# MTB - Wed, 6/15/11 RAW



## bvibert (Jun 13, 2011)

Going to ride somewhere at sometime after work.


----------



## WoodCore (Jun 13, 2011)

Meriden Ski Club is riding the Rez from the back lot of the Exchange. Might be up for this ride followed by some Murphy and Scarletti action. Harpoon drafts are $2.50!!! Get some!


----------



## bvibert (Jun 13, 2011)

WoodCore said:


> Meriden Ski Club is riding the Rez from the back lot of the Exchange. Might be up for this ride followed by some Murphy and Scarletti action. Harpoon drafts are $2.50!!! Get some!

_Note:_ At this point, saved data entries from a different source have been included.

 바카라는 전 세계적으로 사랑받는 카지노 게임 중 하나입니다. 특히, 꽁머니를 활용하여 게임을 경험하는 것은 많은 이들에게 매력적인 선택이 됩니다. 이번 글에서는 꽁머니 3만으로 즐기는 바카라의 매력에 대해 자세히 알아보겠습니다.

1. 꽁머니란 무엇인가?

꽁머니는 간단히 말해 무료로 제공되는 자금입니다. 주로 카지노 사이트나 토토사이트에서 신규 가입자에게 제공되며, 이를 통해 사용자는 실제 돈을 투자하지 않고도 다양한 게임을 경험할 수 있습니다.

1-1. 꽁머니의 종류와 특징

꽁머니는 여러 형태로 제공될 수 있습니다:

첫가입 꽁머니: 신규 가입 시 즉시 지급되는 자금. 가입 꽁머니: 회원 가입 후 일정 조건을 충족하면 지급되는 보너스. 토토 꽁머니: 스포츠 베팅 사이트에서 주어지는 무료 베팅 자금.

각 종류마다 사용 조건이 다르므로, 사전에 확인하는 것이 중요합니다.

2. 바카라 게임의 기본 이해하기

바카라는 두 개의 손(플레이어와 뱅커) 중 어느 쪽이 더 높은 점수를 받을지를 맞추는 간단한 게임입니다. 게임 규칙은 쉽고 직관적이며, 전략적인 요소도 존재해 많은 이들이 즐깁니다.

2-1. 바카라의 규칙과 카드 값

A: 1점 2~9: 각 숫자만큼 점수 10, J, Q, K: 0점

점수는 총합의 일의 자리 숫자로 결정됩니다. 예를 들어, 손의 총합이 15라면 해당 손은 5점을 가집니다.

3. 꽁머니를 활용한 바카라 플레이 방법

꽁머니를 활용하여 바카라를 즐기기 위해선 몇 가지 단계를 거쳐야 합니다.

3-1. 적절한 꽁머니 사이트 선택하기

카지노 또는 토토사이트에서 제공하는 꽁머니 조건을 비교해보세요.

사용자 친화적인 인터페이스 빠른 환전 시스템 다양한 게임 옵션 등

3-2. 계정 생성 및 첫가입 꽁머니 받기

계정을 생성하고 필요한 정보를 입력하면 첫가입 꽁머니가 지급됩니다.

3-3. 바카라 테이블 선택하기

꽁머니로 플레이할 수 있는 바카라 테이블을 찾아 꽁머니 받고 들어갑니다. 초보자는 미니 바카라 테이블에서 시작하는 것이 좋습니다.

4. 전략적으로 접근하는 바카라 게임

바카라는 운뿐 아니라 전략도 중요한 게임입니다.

Hellz yeah!  Now you're talking!


----------



## bvibert (Jun 14, 2011)

What time is the ride supposed to start?


----------



## WoodCore (Jun 14, 2011)

bvibert said:


> What time is the ride supposed to start?



6pm


----------



## bvibert (Jun 14, 2011)

Sounds like a plan, unless something else comes up, like more effing rain!! :smash:


----------



## bvibert (Jun 15, 2011)

Is this still on, or did it get too wet there in the last few days??


----------



## o3jeff (Jun 15, 2011)

If the rain I got at my house over the past 4-5 days is any indication, my guess is the res will be pretty muddy. As we all know the place takes days to dry, but if you are going to sacrifice a place to ride might as well be there cause I am sure there are already people riding there this morning!


----------



## WoodCore (Jun 15, 2011)

bvibert said:


> Is this still on, or did it get too wet there in the last few days??




As far as I know this is still on. Things were a bit wet in spots on Monday but the vast majority of the trails were fine.


----------



## bvibert (Jun 15, 2011)

I'll see you at 6 then?


----------